BACKGROUNDElectric machines for vehicle starter motors typically include a rotor and a stator. The stator is held stationary during operation of the electric machine, while the rotor rotates within the stator. The stator includes a stator core with a plurality of windings retained within slots on the stator core. The stator core is fixedly secured to a housing. Typically, the stator core is secured to the housing with tight interference or friction fit such that the outer diameter surface of the stator core closely engages the inner diameter surface of the housing. The similar dimension of the stator core outer diameter and the housing inner diameter often makes insertion of the stator core into the housing difficult. In addition to an interference fit, the stator core may also be secured to the housing with other means, such as elongated bolts or other fasteners that extend through the housing and into the stator core. Once the electric machine is assembled with the stator core in the housing, the housing may be mounted in a vehicle or associated with some other electric machine application.

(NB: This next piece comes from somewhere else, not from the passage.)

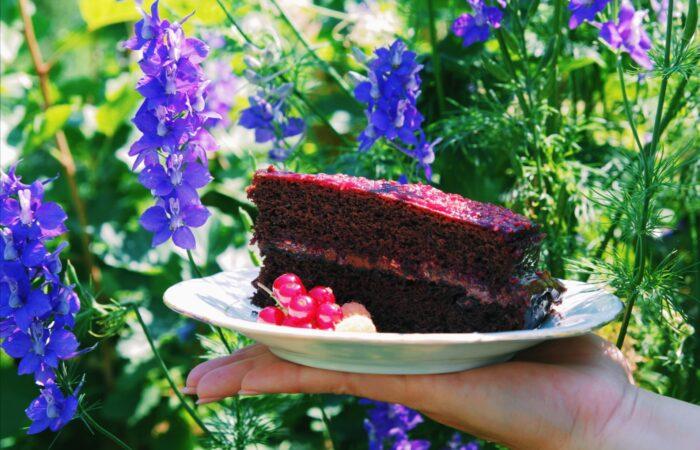 Super brza i super sočna torta od čokolade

During operation of the electric machine, the stator core and housing encounter various stresses. For example, vibrations from a moving vehicle may loosen connections between the stator core and housing. Additionally, magnetic forces operating on the stator core during motor operation may further stress the coupling between the stator core and housing. For example, magnetic forces may urge the stator core to rotate relative to the housing. This may cause the bolt extending between the housing and the stator core to bow as rotation
In view of the foregoing, it would be advantageous to provide a stator core and housing arrangement with an improved coupling between the stator core and housing. It would also be advantageous if such improved coupling were relatively simple to implement and manufacture. Additionally, it would be advantageous if such improved coupling between the stator core and housing could be implemented and manufactured with little additional cost. Furthermore, it would be advantageous if such improved coupling provided additional benefits with respect to efficient operation of the electric machine.

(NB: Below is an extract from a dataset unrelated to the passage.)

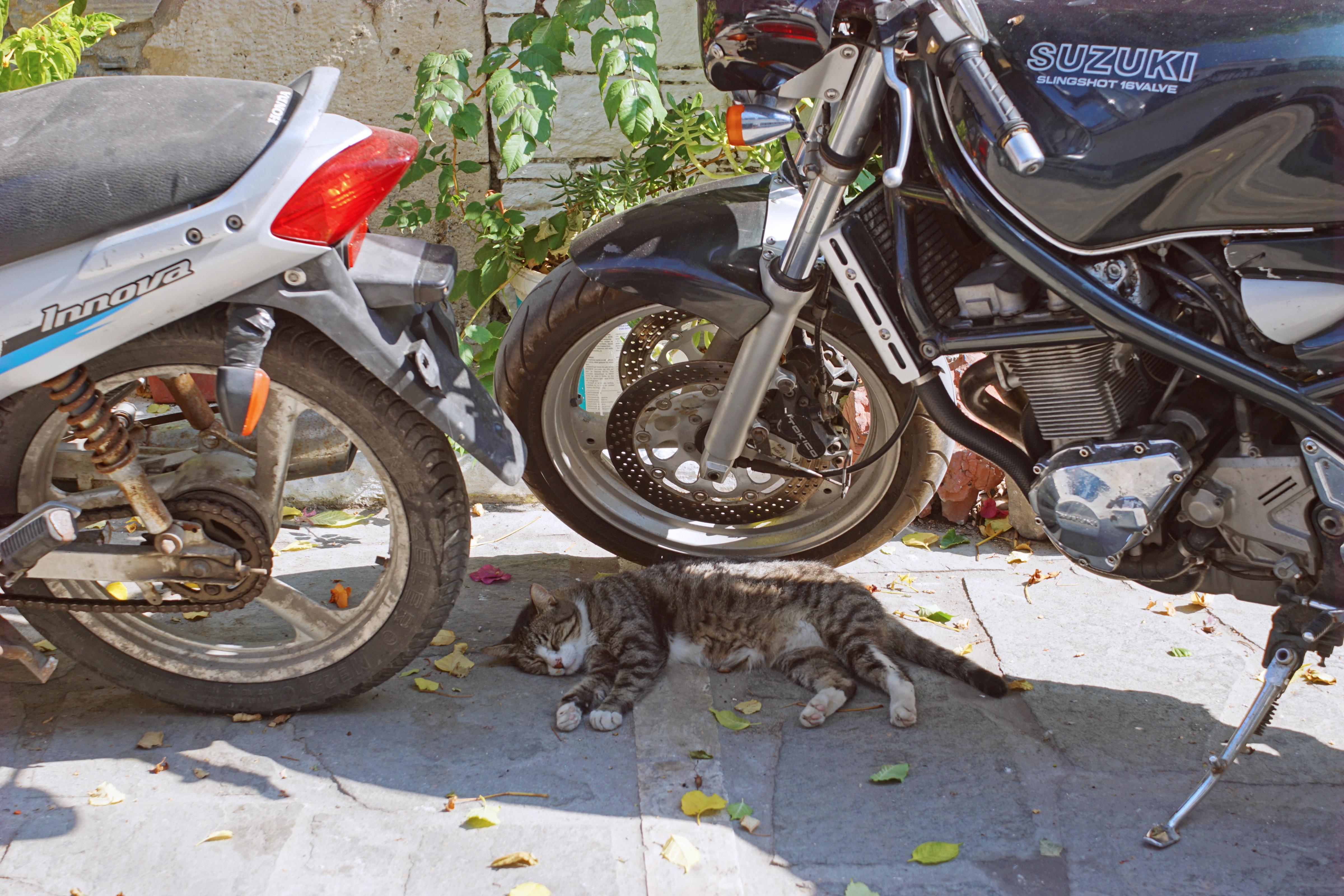 Samos-Greek-Cats08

SUMMARYIn accordance with one exemplary embodiment of the disclosure, there is provided an electric machine comprising a plurality of windings, a stator core, and a housing. The stator core includes slots configured to retain the plurality of windings. The stator core also includes a substantially cylindrical outer surface with a plurality of protuberances extending from the outer surface. Each of the plurality of protuberances includes a flat side extending from the outer surface of the stator core in a radial direction and a rounded side opposite the flat side of the protuberance and extending from the outer surface of the stator core in the radial direction. The housing has a substantially cylindrical inner surface including a plurality of recesses configured to receive the plurality of protuberances on the outer surface of the stator core. Each of the plurality of recesses includes a flat side configured to engage the flat side of an associated protuberance and a round side having a contour matching the contour on the rounded side of the associated protuberance.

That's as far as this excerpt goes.